Lots has been written about about sepsis lately, and I figured, why not one more? The scope of this article, as opposed to giving you the physiology of sepsis down to the molecular level, I’m going to give you something quick and dirty about sepsis that you can use today (hopefully, I mean, why not?). Sorry about the rustiness of my pen, I have been taking care of other issues (like personal, financial, and occupational issues… you know, life) so I haven’t had much time to write because my mind is getting pulled in so many other directions.
So what you need to know about sepsis today is that often it hides itself as other things. Altered levels of consciousness, cardiac issues, and hyperglycemia, as well as a multitude of other problems can hide a systemic infection. The good news is, aside from the cardiac problems that require special medications, the treatment modalities are all the same.
The protocols set out for the Memphis Fire Department are 2 pronged, with an additional questionnaire to determine if the patient is in a severe sepsis state.

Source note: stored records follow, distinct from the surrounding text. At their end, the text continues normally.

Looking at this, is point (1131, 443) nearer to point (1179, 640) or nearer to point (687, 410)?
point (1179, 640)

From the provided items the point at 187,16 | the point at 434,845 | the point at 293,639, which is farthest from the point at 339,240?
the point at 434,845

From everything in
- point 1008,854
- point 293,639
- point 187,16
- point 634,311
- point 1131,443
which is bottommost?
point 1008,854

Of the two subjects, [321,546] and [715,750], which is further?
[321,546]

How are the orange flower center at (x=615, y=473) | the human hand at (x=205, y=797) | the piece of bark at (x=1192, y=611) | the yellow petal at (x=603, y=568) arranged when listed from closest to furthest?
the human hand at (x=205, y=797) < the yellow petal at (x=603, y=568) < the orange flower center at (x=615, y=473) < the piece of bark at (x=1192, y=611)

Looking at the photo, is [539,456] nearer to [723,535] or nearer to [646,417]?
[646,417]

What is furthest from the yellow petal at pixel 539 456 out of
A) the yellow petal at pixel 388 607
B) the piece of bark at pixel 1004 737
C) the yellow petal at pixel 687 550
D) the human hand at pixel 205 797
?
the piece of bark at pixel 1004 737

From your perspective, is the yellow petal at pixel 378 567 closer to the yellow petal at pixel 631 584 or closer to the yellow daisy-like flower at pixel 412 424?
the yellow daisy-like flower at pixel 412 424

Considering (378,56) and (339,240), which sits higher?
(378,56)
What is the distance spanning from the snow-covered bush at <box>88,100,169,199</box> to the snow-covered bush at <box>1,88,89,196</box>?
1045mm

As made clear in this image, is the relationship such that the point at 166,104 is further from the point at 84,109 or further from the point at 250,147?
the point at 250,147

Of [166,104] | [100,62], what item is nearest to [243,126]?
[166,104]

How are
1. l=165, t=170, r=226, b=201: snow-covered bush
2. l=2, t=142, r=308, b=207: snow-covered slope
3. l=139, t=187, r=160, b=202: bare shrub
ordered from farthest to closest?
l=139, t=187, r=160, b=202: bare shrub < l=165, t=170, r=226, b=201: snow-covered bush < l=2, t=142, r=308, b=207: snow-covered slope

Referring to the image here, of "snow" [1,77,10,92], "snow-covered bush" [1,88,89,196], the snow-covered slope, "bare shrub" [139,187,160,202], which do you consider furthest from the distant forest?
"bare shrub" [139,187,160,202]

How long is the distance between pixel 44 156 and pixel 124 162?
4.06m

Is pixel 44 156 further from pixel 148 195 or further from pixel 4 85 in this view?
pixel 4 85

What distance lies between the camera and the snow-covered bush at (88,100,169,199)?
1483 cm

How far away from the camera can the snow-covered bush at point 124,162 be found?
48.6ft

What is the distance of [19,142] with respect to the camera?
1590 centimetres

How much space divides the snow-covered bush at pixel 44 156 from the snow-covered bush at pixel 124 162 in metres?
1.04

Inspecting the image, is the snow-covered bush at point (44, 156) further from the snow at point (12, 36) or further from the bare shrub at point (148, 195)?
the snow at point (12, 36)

The criteria for SIRS (Systemic Inflammatory Response Syndrome) are:
- Respirations >20
- Heart Rate >90
- Glucose >150
- Temperature >100.5 or <96.5
- wbc >12000 or <4000
Also, we have to have a source of infection, like an open sore, cough, painful urination, flu symptoms, or even recent chemotherapy (immunocompromise), or even recent contacts with sick people.
Going a step further, we also screen for organ dysfunction, which would indicate a severe septic state. Symptoms include:
- Altered mental status
- Systolic BP <90 mmHg
- Oxygen saturation <92% on room air
- Skin signs of poor perfusion
- Lactate level >2
Any one of the first two indicates a septic state. All three, and you’ve got a life threatening situation. You should be able to quickly screen for the severe sepsis part fairly easily, and quickly. A patient with a low oxygen saturation for no reason and signs of poor perfusion should be easy enough to pick off, and if you have AMS and you’re not investigating further you’re in the wrong place.
The only issue that I’ve seen is that frequently, paramedics (including myself in my younger days) have been fooled into thinking that in the presence of a rapid heart rate, poor signs of perfusion, and altered mental status is related to a cardiac issue as opposed to sepsis. This is where a REALLY good rapid assessment is needed. It needs to include things we can do quickly that will distinguish between cardiac and immune issues.
The best indicator that tells me to look elsewhere is a serum blood glucose. Not to say that you can’t have a diabetic that is hyperglycemic, in a symptomatic SVT, AND has the flu or a febrile illness (in which case I tell you to pick one and try it), but the odds are slim that all three exist at the same time.
The good news is, that the treatment is pretty uncomplicated. Too often we shoot for a complex explanation for a problem only to say that that there isn’t anything we can do. We need get venous access my any means necessary (peripheral IV, EJ, or interosseous) and use very aggressive IV therapy. I’m talking multiple lines. Why you ask?
Well, we need to set the hospital up to provide some additional treatments, like antibiotics. and if we’re using pressors to try and support the circulatory system and keep it from collapsing, they can’t give antibiotics through that IV line, they need another to start that.
Also, we need to pay more attention to reversing tissue hypoxia and keep oxygen flowing. Oxygen therapy and IV therapy go hand in hand here, the more of an increase in blood pressure we can provide, the more likely we can get oxygen to vital organs. Remember, the cause of circulatory collapse in sepsis is a container problem and less of a pump problem (although, it could be all three) so waste to effort in your level of aggressiveness.
It felt good to be writing again, and hopefully I can keep it up.